--- Requirement ---
Reproduce each of the items below word for word.

--- Dataset entries ---

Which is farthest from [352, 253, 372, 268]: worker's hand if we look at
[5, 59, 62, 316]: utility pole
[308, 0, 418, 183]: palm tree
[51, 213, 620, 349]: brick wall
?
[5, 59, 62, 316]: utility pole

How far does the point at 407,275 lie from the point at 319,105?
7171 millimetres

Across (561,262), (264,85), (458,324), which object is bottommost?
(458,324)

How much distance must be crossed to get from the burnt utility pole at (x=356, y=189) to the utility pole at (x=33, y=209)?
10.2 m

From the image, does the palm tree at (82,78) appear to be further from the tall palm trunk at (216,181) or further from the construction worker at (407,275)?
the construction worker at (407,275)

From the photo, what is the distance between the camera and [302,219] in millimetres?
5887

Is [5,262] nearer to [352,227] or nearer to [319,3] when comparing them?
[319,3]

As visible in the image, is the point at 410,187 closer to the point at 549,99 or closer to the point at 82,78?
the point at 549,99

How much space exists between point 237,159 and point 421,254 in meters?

--- Exercise solution ---
Which is farthest from [352, 253, 372, 268]: worker's hand if we look at
[5, 59, 62, 316]: utility pole
[308, 0, 418, 183]: palm tree
[51, 213, 620, 349]: brick wall
?
[5, 59, 62, 316]: utility pole

How far does the point at 407,275 lie from the point at 319,105?
7171 millimetres

Across (561,262), (264,85), (458,324), which object is bottommost?
(458,324)

How much distance must be crossed to get from the burnt utility pole at (x=356, y=189) to the utility pole at (x=33, y=209)?
10.2 m

From the image, does the palm tree at (82,78) appear to be further from the tall palm trunk at (216,181) or further from the construction worker at (407,275)?
the construction worker at (407,275)

From the photo, what is the distance between the camera and [302,219] in millimetres?
5887

Is [5,262] nearer to [352,227] or nearer to [319,3] when comparing them?
[319,3]

As visible in the image, is the point at 410,187 closer to the point at 549,99 or closer to the point at 82,78?
the point at 549,99

How much space exists between point 237,159 and point 421,254 in meters?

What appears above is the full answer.